Ranji's world, the world of the Indian princes, was changing beyond recall. The Montagu-Chelmsford Reforms opened up senior ranks in the Indian civil service to native Indians, and the aim of the British government was clearly to bring a degree of self-government in India. Ranji attended the Round Table Conference on the future of India, but so did Gandhi, who had abandoned his career as a barrister and now wore just a loincloth and cloak, and brought along a goat to supply him with milk. Winston Churchill was disgusted. Caught between the British moves towards democracy and Gandhi's call for a boycott of British goods, what place was there for the independent princes? None at all, it would seem. Ranji had always been a strong supporter of the British Empire in India, but in 1933, in his capacity as Chancellor of the Chamber of Princes, he had to endure a public rebuke from the Viceroy, Lord Willingdon. It saddened him very deeply. In the Second World War the Indian princes, unlike Gandhi's nationalists, gave their full support to the British war effort, but in 1947 Mountbatten forced them to merge their states in an independent India, whether they wanted it or not.

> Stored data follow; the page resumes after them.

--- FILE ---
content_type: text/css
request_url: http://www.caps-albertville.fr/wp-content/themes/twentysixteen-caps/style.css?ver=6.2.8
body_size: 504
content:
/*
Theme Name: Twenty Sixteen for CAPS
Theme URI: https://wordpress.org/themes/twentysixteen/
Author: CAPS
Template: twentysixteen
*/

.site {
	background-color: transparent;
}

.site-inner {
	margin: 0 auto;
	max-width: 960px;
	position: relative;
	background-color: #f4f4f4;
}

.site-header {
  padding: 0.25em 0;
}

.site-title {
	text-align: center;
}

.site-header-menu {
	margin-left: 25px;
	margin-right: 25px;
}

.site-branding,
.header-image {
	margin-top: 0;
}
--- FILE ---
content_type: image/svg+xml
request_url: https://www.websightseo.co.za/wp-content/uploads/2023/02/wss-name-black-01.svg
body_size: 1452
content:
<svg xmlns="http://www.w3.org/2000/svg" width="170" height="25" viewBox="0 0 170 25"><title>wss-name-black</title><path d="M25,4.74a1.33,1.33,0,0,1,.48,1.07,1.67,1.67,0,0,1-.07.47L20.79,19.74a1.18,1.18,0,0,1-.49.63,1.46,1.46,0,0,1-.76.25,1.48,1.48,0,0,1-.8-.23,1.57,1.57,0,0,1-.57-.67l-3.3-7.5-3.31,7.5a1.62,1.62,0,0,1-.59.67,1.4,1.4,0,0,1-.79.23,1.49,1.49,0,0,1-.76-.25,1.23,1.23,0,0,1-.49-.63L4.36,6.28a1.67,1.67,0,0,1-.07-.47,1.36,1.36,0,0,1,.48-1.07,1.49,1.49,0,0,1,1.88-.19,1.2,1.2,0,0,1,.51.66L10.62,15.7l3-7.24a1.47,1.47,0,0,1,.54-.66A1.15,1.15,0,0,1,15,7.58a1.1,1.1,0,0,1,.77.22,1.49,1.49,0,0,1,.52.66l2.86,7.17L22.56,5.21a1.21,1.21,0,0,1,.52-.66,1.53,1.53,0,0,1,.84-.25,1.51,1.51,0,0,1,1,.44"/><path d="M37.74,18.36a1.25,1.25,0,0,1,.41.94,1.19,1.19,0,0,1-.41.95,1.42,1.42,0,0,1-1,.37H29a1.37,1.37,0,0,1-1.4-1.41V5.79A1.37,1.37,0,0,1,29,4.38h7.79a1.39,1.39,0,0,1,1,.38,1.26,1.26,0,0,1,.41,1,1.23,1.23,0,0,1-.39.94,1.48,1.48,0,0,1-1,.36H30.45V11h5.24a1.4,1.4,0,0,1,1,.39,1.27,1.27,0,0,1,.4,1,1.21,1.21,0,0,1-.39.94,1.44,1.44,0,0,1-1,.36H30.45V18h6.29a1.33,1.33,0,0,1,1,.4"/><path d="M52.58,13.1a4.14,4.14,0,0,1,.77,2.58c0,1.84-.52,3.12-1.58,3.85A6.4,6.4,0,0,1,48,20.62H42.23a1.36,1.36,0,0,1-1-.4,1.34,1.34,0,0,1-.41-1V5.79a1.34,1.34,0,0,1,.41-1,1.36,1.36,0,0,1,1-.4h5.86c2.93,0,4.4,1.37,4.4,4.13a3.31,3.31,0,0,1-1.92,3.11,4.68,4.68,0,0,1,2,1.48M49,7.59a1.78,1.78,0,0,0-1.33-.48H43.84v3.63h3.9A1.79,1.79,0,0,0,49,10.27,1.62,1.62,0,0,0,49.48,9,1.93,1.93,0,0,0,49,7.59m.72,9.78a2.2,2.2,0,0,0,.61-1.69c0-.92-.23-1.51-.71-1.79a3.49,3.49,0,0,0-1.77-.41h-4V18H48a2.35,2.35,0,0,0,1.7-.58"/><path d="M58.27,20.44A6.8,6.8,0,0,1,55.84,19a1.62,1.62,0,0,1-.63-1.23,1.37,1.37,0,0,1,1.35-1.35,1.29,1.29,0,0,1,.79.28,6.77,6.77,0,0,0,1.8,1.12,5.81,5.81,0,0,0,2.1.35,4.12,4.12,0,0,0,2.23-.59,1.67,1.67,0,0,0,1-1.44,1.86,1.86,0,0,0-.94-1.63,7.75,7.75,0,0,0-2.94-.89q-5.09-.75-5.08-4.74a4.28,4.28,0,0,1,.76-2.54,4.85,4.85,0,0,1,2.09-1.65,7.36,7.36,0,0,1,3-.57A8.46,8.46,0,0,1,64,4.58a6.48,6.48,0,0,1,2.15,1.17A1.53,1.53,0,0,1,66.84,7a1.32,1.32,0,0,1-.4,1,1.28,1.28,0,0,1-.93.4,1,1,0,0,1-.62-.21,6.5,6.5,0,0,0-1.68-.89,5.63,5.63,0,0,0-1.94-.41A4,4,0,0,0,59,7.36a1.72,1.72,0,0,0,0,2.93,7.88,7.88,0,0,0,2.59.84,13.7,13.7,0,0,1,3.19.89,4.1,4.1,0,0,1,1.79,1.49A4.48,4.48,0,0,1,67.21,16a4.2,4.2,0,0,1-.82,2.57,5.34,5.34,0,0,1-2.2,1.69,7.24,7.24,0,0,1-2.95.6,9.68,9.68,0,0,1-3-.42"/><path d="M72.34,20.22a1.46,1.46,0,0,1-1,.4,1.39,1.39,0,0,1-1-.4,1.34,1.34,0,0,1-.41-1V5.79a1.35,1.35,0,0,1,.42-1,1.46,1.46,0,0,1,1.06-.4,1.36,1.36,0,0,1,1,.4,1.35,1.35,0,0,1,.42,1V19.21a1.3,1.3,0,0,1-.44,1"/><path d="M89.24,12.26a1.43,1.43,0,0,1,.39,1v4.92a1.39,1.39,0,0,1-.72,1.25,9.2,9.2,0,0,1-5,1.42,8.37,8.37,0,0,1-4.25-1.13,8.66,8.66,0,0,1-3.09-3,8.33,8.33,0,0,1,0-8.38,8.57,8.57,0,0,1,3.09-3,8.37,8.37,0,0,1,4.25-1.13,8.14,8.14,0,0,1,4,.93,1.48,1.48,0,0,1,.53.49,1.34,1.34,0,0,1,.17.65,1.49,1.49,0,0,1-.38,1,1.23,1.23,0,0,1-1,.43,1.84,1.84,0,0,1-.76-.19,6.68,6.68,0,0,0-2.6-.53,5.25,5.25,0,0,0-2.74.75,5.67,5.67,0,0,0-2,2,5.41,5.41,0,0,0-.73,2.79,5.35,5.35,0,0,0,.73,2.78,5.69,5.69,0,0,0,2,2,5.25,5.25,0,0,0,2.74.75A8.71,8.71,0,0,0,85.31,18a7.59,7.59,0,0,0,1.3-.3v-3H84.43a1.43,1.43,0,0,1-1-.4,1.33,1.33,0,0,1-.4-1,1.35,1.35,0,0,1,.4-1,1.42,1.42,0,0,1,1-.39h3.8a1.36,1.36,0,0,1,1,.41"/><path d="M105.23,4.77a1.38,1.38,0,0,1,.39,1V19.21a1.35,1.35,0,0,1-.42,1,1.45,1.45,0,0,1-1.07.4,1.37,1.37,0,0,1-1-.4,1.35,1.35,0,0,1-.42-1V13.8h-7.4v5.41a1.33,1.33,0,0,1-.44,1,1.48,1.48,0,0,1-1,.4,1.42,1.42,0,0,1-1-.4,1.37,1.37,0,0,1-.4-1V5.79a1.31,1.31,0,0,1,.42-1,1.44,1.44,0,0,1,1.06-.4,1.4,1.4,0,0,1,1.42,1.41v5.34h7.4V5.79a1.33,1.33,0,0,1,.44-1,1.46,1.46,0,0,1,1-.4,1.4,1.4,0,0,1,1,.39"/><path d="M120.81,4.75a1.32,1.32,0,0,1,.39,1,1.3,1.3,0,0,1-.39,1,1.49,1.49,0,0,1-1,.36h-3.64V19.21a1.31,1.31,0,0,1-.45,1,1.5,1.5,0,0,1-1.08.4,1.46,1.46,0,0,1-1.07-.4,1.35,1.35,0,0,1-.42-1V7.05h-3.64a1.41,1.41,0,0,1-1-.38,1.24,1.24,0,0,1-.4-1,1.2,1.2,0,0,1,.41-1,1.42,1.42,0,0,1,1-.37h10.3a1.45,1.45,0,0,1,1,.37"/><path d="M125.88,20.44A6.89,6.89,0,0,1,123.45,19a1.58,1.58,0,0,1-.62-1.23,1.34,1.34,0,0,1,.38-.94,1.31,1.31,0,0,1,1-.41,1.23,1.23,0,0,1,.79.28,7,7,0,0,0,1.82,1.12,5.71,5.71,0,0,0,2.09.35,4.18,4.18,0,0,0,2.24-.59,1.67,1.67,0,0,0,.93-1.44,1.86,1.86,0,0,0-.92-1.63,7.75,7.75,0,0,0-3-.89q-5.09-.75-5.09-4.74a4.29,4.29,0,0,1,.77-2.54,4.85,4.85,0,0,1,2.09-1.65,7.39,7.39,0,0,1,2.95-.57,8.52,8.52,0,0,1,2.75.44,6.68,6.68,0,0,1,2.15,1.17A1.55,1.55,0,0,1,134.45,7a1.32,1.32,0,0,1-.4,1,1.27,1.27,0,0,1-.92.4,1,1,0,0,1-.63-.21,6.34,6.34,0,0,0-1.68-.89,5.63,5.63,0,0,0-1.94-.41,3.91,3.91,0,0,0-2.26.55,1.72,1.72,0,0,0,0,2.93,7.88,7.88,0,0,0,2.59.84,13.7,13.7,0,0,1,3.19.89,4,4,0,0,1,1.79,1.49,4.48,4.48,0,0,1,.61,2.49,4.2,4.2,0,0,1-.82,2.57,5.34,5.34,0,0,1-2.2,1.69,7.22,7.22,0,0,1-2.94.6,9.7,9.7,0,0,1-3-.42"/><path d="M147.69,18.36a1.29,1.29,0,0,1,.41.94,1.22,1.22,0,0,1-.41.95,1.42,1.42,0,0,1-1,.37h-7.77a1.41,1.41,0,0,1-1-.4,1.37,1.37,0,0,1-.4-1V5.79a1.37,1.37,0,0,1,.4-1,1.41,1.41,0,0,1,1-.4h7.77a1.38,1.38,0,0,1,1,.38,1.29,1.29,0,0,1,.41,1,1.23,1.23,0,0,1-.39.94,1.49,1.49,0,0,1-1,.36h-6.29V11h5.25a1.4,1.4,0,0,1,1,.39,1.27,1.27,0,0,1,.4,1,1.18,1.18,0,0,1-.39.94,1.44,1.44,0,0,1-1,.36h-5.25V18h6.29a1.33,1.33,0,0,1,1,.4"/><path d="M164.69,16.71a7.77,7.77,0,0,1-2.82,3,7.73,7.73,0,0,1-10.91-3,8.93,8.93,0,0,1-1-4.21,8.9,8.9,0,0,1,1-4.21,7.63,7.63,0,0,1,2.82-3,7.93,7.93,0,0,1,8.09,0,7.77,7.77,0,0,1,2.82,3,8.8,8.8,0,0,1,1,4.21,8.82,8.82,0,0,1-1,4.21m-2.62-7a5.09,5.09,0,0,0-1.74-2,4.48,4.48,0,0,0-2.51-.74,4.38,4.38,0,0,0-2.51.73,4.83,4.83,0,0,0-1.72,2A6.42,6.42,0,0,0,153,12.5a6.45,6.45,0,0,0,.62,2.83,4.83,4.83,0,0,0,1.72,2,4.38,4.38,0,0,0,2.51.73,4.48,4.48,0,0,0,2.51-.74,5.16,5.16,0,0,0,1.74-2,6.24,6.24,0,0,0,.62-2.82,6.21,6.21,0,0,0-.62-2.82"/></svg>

Ranji did not live to see this. All his life he had suffered from asthma attacks and other respiratory problems, and in spring 1934 he fell seriously ill. After several days of violent coughing, he died on April 2nd. He was given lavish obituaries. The Ranji Trophy, the most prestigious contest in Indian cricket, is named after him.
Footnote.
C.B. Fry died in 1956, at the age of 84. In the 1930s he was puzzled by the career of Sir John Simon as Foreign Secretary and then as Lord Chancellor. "I knew him at Oxford, and I was much cleverer than him!" he complained. But Simon was making history while Fry was only been making runs.